# My Cattleya bowringiana var. coerulea



## nikv (Oct 17, 2008)

Hi!

I walked into my greenhouse this morning and discovered that the flowers on my Cattleya bowringiana var. coerulea have fully opened. I snapped a few pictures with my digital camera. My camera is going out on me so the colors (particularly the greens) aren't quite right. 

















I realize this orchid is no longer considered a Cattleya, but I'm behind the times on all the name changes.

By the way, this is an orchid that I purchased from Tropical Orchid Farm in Maui a few years ago. It blooms for me reliably each Fall.

Best Regards,
Nik


----------



## Candace (Oct 17, 2008)

Bet that smells nice.


----------



## NYEric (Oct 17, 2008)

Welcome to my world! 



nikv said:


> My camera is going out on me so the colors (particularly the greens) aren't quite right.

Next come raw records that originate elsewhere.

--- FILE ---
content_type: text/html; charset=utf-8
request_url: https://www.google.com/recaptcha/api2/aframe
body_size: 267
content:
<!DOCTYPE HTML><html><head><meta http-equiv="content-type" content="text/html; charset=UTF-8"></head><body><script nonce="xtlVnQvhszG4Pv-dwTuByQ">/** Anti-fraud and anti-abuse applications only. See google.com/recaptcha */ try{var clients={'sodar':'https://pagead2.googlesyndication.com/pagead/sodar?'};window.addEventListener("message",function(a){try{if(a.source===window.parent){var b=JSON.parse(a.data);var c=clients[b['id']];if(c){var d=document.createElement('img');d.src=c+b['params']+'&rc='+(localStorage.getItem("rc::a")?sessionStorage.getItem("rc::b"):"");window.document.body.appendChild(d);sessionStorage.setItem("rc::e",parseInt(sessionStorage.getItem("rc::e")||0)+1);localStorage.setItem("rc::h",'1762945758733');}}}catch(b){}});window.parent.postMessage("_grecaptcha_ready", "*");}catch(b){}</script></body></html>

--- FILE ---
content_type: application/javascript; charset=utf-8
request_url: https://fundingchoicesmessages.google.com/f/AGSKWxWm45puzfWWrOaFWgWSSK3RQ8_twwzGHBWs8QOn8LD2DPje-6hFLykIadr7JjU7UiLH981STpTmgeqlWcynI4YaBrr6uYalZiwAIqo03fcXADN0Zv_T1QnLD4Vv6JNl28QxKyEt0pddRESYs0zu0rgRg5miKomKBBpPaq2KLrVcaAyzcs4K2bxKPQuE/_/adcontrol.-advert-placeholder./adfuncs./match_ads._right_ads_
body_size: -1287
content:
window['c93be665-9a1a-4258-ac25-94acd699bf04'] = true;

You and a lot of us buddy! Nice colors though; thanx for posting. 


nikv said:


> I realize this orchid is no longer considered a Cattleya, but I'm behind the times on all the name changes.
> Nik


----------



## SlipperFan (Oct 17, 2008)

Love that blue.


----------



## Yoyo_Jo (Oct 17, 2008)

That's a beauty! :clap:


----------



## Kevin (Oct 18, 2008)

Nice! Do you have a pic of the whole plant? How big is it?


----------



## JeanLux (Oct 18, 2008)

very nice shape, and fine coerulea blue!!! Jean


----------



## Ron-NY (Oct 18, 2008)

NICE...I should check mine to see if it's spiking!


----------



## nikv (Oct 18, 2008)

Kevin,

Here is a photo that I snapped today. It's in a 10-inch pot hanging in my greenhouse. The grows are getting taller and taller. This particular one is about 24 inches tall.






Best Regards,
Nik


----------



## SlipperFan (Oct 18, 2008)

Wow! That is some plant!


----------



## Kevin (Oct 18, 2008)

Thanks! Is the next growth in sheath too? Looks like it from here.


----------



## nikv (Oct 18, 2008)

Kevin,

Thanks for mentioning the second sheath. I went out to the greenhouse to check and sure enough, there's a second sheath with buds ready to burst through. Thanks for noticing!!! :rollhappy:


----------



## Kevin (Oct 18, 2008)

Glad I could be of help.


----------